Extracted information
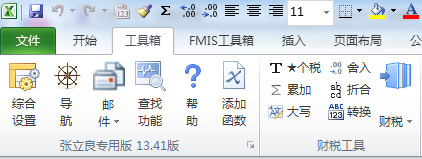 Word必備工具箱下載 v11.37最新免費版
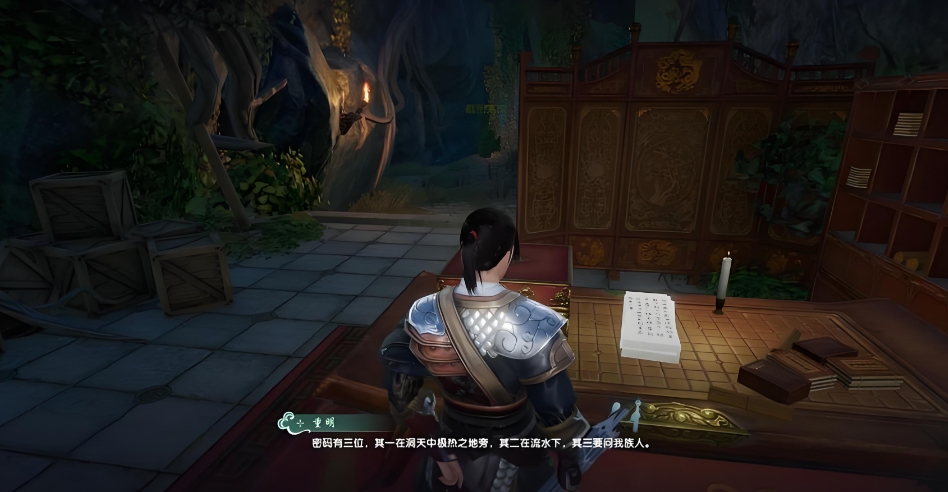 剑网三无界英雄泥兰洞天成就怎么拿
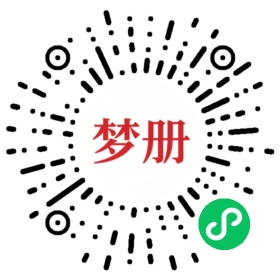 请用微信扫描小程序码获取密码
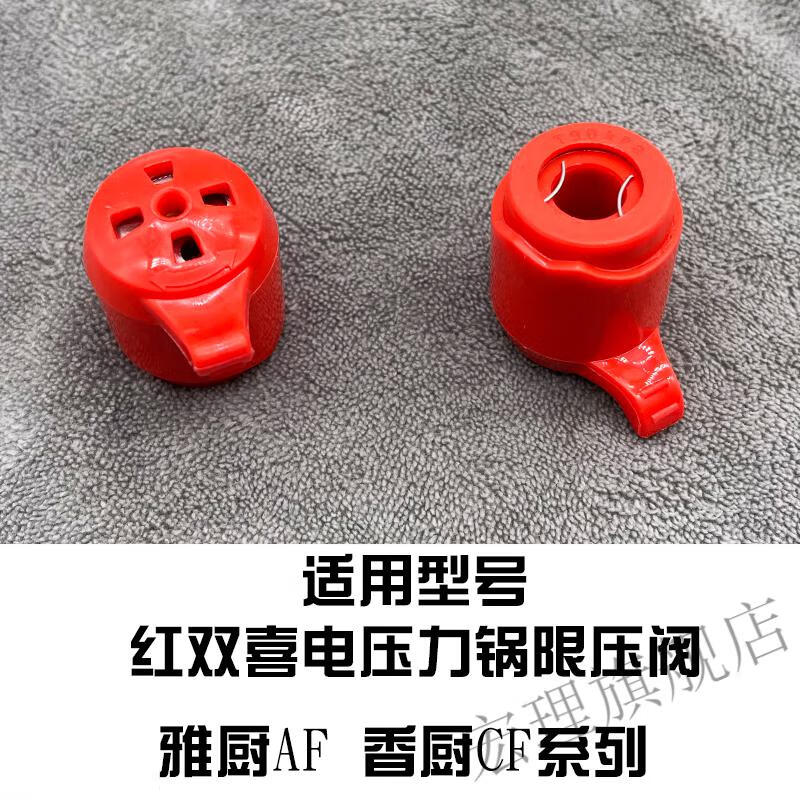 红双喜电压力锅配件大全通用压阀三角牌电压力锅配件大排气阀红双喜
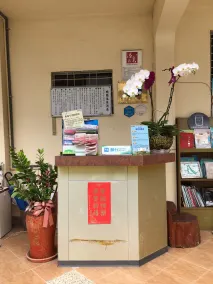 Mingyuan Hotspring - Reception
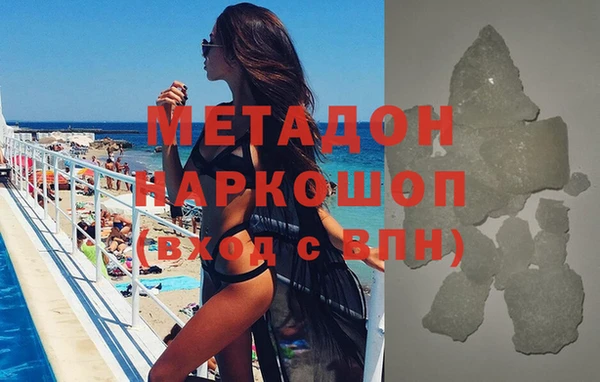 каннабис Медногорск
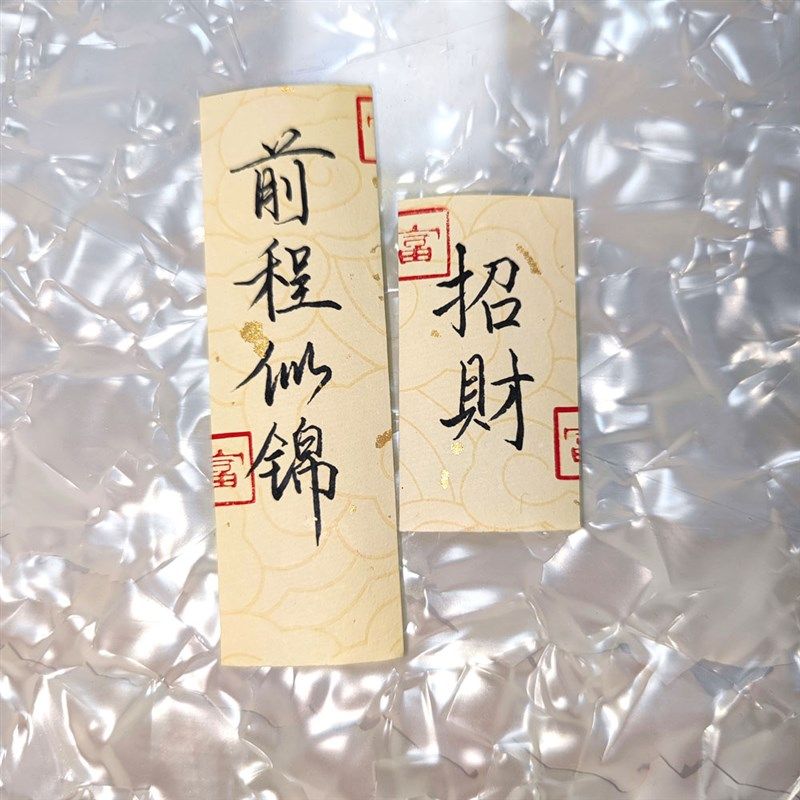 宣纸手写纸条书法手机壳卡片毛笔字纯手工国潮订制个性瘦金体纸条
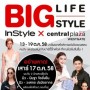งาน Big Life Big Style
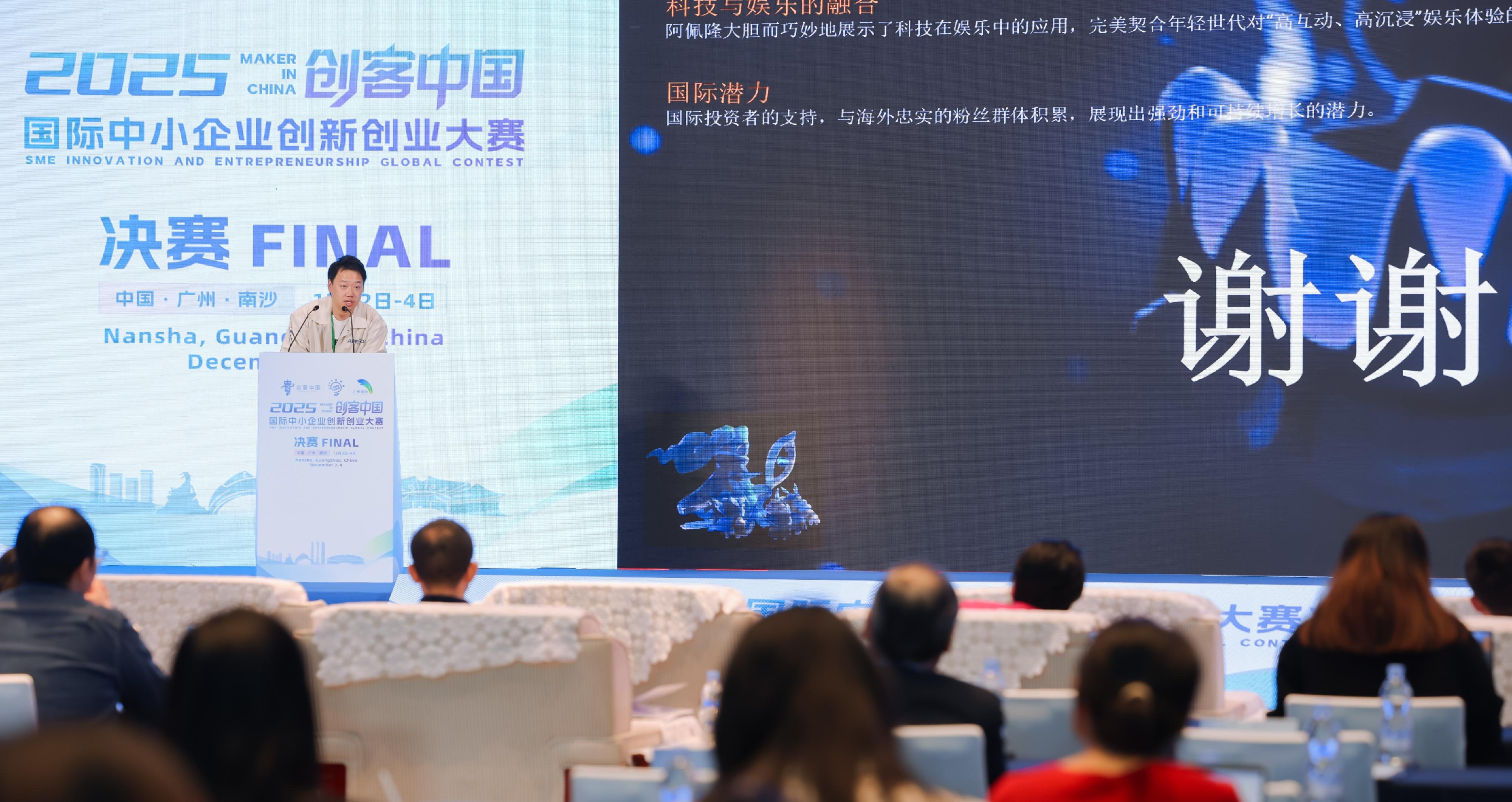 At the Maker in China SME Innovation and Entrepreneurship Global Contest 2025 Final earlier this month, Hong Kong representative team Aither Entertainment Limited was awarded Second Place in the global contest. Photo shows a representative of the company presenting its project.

---

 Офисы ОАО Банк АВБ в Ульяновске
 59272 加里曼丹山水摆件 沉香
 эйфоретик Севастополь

...

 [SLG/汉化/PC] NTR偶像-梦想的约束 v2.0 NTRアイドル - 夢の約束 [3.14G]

What to do
Beginning with the line that contains "Word必備工具箱下載 v11.37最新免費版" and ending with the line that contains "งาน Big Life Big Style", reproduce the listing exactly, pictures excluded.

Answer area
 Word必備工具箱下載 v11.37最新免費版
 剑网三无界英雄泥兰洞天成就怎么拿
 请用微信扫描小程序码获取密码
 红双喜电压力锅配件大全通用压阀三角牌电压力锅配件大排气阀红双喜
 Mingyuan Hotspring - Reception
 каннабис Медногорск
 宣纸手写纸条书法手机壳卡片毛笔字纯手工国潮订制个性瘦金体纸条
งาน Big Life Big Style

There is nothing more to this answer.